A few days later as I was back home, snoozing on the sofa as I recovered from the jetlag, I got a message from Sarah (who annoyingly for her was on a train down to Cornwall at the time) telling me that another Siberian Accentor had been found at Easington near Spurn Point in Yorkshire - much more twitchable for the masses. Next day, estimates between 1,000-2,000 birders descended on Easington with queues round the block with the bird still present and showing to all comers but I decided rather riskily to wait until the weekend to go.
Saturday morning dawned and thankfully with the cat thrown out all night I got a good night's sleep to get over the remaining jetlag and with news that the accentor was still present, I set off, arriving shortly after 1.30pm. Annoyingly, about 10 minutes before I got there, the bird had flown from the garden it had been frequenting and into the adjacent gas compound where it was much harder to see.

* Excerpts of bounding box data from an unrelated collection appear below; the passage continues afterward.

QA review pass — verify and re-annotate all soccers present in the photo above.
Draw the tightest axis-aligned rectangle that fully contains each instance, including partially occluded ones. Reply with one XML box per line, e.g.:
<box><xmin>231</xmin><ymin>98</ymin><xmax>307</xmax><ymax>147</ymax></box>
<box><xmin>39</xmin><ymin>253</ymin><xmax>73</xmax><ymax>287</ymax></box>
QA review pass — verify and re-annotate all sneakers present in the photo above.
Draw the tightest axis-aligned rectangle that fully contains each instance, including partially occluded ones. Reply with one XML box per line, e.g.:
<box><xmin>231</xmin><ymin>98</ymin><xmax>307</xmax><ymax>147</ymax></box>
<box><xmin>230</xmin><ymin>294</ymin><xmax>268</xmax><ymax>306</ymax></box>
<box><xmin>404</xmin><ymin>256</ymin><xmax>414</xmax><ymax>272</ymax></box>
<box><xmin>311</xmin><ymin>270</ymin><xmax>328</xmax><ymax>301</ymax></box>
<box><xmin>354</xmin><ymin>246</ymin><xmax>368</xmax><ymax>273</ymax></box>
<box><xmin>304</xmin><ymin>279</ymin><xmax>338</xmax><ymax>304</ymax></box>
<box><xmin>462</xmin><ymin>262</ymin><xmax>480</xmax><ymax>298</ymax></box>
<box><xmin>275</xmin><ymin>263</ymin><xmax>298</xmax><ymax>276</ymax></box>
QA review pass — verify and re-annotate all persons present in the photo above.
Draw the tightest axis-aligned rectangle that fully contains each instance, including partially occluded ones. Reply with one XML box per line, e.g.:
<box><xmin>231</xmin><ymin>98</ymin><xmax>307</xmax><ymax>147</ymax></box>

Thankfully with only 100 or so twitchers there and ample viewing space, the bird showed well on occasions but viewing and photography in particular were difficult being through wire fence.
With half an hour of decent light left, I decided to go back to have another look at the accentor which had now moved back to its favoured garden and with only half a dozen other birders there. Here the accentor showed much better, at first flitting around behind a large yellow skip before eventually feeding with a few Dunnocks 5m away, though the light was fading fast but with the ISO cranked up, photos were still possible, an incredible way to spend the end of the day.